The winner of two prizes at Venice in 2020, Thou Shalt Not Hate is another film to divide audiences. It won ‘Best Italian Film’ – an outstanding achievement for the début feature film from writer-director Mauro Mancini, working with Davide Lisino. Its star Alessandro Gassmann is very well known so it was less of a surprise that he should win ‘Best Actor’. Still, despite these awards, the relatively small number of reviews I have found include several that are completely dismissive as well as others praising the film highly. I’m still thinking about the film and several aspects of the narrative still puzzle me.

The film begins and ends at the same location, a beautiful lake in what I assume is the foothills of the Dolomites in Friuli Venezia Giulia. A small boy is coerced by his father into a cruel act at the beginning of the narrative. At the end a man visits the same spot to reflect on what has happened in the last few weeks. The scenes by the lake are stunning in their visual splendour with the shots of the mountains almost hyper-real. The ‘inciting incident’, which takes place immediately after the prologue, see a middle-aged, but very fit man, kayaking along a river when he hears the sound of an impending crash on the road that runs parallel to the river. He reaches the accident and finding an injured man in the driver’s seat he phones for an ambulance and starts to fashion a tourniquet to prevent further bleeding. But in doing so he notices the injured man’s Nazi tattoos and pulls back. Clearly he feels guilty when the accident victim later dies. But what is odd is that the ‘good samaritan’ had already told the hospital that he is a doctor and has abdicated his responsibility to try to save a dying man. Would he not be questioned about this? There is instead a line of dialogue in which the doctor says he is sorry, but he “couldn’t do it”. It isn’t clear if he says this to the police at the scene or simply to himself.

The kayaking doctor is Simone, a surgeon at a local hospital in Trieste. More to the point he is a Jewish surgeon who we learn later has recently lost his father, a concentration camp survivor who was forced to work as a dentist for the Nazis. He begins to investigate the aftermath of what turns out to be a ‘hit and run’ driving accident in which the dead man was Antonio who has left three children, Marica 27, Marcello 17 and Paulo 11. Here again I wasn’t quite sure if Simone engineers the appointment of Marica (Sara Serraiocco) as his cleaner or if what follows is partly a matter of chance.
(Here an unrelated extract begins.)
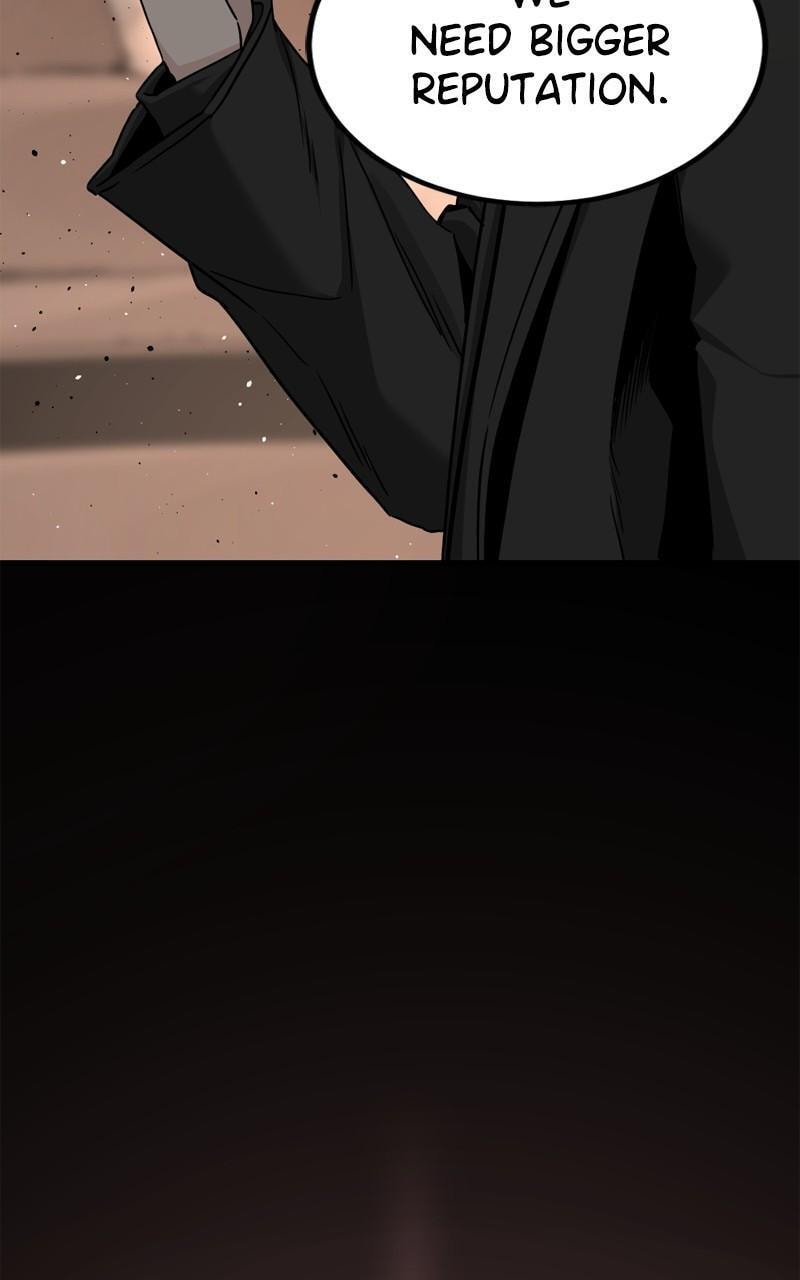 Read Hero Killer chapter 109 image 52 on Lezhin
Overall this is a film with relatively little dialogue, employing a strategy of ‘showing’ without explanation. Simone seems to be reasserting his Jewishness, partly because of the accident and partly because he must clear his father’s house and in doing so stir up memories. The two families, his own and Antonio’s are both missing a mother figure. The narrative overall resembles a melodrama with a carefully orchestrated musical score and some rather heavy symbolism alongside the photography. Trieste appears almost deserted in a series of long shots. The pacing is slow and Gassmann as Simone is dour and focused throughout. These latter features almost suggest an anti-melodrama. Perhaps instead this is a ‘moral tale’ about guilt and responsibility?


One of the most striking shots in the film is of a large empty synagogue that Simone enters. I did wonder if Simone’s father had been a refugee from Poland after 1945? The film is a co-production with Poland and the theme of immigration would tie in with aspects of Marica’s behaviour. She does not have the Neo-Nazi fervour of her brother Marcello (Luka Zunic) but her negative attitudes to migrants are presented in quite subtle ways. Simone too, at one point gets angry with the migrants on the street who attempt to clean car windscreens of any car that stops at traffic lights.
Overall I thought this was an impressive début feature with strong performances and some interesting images by Polish cinematographer Mike Stern Sterzynski, who like the director seemed to be making his features début. North-Eastern Italy is an interesting region that doesn’t tend to appear that often in the Italian films that make it to the UK and I was engaged with the narrative throughout. The film has just left MUBI and at the moment doesn’t seem to be available on streamers. If it does turn up I think it is worth watching for its exploration of father-son and family relationships, even if it can’t quite work through everything it sets up. The ‘Made in Italy’ season has been interesting to explore on MUBI but the short window of availability is a difficult proposition.